Government bloodlust

The news was welcomed by animal welfare activists. The policy would be in contrast to the murderous Tories, who are on course to annihilate the majority of England’s badger population.

Although the Tories stopped handing out new four-year intensive culling licences last year, 28 ‘cull zones’ of England remained in the intensive part of the cull in 2023. On top of this, when intensive culling finishes in an area, a zone can then move onto supplementary culling. Supplementary culling licences are valid for up to five years, and this year there are 29 zones in the supplementary phase of the cull.

And if that wasn’t enough, the government has been talking about introducing epidemiological culling; that is, the policy of murdering 100% of badgers in one localised area. This is different to the intensive cull that has been taking place over the past decade, where contractors in different cull zones are licensed to murder 70% of badger populations, rather than 100%.

It’s currently unclear whether government policy will change on this, but if it does, it will be even more devastating. Defra Secretary Thérèse Coffey said in July:

“I’ve been very clear in England. I’m not going to be held by some artificial deadline that has already been put in place. We will keep culling for as long as it is the best way to do that.”

She continued:

“I’m not just stopping culling because a predecessor gave an artificial deadline. So, I’ll be driven by the evidence and the science.”

The Guardian and the Tories are guided by bad science

The Guardian was mistaken in its reporting when it unquestioningly stated:

“Badgers are being culled to eradicate bovine tuberculosis (bTB) because it spreads to cattle and can eliminate entire herds, causing severe problems for farmers.”

And Coffey was lying when she said she was being driven by evidence and science. As Protect the Wild has previously reported, numerous studies have concluded that badger culling is completely ineffective in combating bTB in cows. The Tory government states that it takes its “evidence” and “science” from the Randomised Badger Culling Trial (RBCT), a study that took place between 1997 and 2005. Experts have exposed the trial as unsafe science, with a number of crucial flaws to it.
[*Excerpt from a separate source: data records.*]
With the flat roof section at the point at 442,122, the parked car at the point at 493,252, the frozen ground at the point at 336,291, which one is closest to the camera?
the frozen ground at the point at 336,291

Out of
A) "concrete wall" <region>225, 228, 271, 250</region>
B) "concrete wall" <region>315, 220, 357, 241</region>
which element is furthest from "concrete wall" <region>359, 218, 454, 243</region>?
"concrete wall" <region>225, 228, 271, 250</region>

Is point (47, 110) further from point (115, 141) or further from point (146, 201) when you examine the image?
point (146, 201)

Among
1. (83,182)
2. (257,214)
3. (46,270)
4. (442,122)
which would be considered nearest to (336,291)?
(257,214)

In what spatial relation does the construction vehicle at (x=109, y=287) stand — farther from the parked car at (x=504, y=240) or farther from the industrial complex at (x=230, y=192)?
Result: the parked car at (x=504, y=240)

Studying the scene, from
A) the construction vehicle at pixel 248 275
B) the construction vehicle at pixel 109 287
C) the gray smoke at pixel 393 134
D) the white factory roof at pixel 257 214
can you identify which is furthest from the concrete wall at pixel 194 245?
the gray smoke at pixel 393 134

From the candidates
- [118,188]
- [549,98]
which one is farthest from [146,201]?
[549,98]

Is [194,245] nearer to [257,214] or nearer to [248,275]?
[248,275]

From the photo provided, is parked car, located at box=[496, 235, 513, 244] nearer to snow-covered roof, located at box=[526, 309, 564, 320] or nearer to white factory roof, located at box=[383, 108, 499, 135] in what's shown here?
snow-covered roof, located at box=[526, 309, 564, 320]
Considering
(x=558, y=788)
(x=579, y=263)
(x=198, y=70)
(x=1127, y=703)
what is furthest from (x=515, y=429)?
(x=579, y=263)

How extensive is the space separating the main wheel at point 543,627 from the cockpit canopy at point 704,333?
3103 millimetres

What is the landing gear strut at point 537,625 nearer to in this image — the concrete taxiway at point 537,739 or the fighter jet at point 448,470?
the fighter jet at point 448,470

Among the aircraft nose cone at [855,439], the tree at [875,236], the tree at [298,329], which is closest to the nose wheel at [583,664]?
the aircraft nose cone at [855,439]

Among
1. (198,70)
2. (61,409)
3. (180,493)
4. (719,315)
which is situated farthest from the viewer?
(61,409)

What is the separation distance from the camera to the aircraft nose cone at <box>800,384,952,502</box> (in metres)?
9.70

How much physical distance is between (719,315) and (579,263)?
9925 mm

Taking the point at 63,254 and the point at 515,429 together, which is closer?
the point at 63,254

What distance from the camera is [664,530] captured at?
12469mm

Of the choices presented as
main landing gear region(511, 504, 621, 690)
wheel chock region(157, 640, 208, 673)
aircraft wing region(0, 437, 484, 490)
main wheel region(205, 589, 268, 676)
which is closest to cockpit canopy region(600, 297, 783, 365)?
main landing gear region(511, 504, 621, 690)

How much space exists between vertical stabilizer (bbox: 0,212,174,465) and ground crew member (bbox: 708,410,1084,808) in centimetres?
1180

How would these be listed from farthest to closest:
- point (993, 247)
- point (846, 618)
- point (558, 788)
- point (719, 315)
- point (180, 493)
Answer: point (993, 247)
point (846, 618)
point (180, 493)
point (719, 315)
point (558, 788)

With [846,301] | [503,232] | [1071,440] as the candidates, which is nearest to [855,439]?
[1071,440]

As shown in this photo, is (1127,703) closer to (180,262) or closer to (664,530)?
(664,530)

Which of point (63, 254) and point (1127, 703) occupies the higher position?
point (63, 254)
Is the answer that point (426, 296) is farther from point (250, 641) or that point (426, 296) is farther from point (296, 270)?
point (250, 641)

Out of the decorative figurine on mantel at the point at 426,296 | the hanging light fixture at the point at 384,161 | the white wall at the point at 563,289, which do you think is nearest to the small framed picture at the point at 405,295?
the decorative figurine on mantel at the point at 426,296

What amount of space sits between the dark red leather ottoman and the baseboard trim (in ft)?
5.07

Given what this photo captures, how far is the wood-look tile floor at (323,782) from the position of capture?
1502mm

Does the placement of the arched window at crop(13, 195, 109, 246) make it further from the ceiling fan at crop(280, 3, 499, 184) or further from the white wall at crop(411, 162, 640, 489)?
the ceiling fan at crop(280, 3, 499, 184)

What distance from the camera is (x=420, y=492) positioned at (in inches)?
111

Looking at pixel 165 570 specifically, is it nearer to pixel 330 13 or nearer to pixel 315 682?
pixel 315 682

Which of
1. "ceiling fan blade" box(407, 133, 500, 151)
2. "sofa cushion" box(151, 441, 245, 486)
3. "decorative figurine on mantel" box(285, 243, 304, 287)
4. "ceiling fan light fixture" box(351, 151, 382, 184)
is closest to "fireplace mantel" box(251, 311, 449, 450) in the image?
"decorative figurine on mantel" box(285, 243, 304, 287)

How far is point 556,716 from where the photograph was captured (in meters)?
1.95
There are a number of reasons why cows are contracting bTB in England, and they are to do with farming methods and cow movement. Researchers and veterinarians of a 2023 report, A bovine tuberculosis policy conundrum in 2023, concluded:

“The assumption that badgers transmit bTB to new cattle herds once cattle bring bTB into an area is not supported by recent research. Most studies conclude or imply that cattle movements are the main or sole driver of distribution and spread of bovine tuberculosis into new areas.”

The authors also state:

“Until effective test, trace and lockdowns are enforced upon cattle, the bTB epidemic cannot be resolved and will continue to be a massive burden to all…”

And so it is welcome news that Labour is paying some attention. The party has noticed that culling isn’t working, and that another approach would be to vaccinate badgers. But if it is really serious about combating the disease for good, it needs to pledge that it will enforce biosecurity measures on cow farming and movements.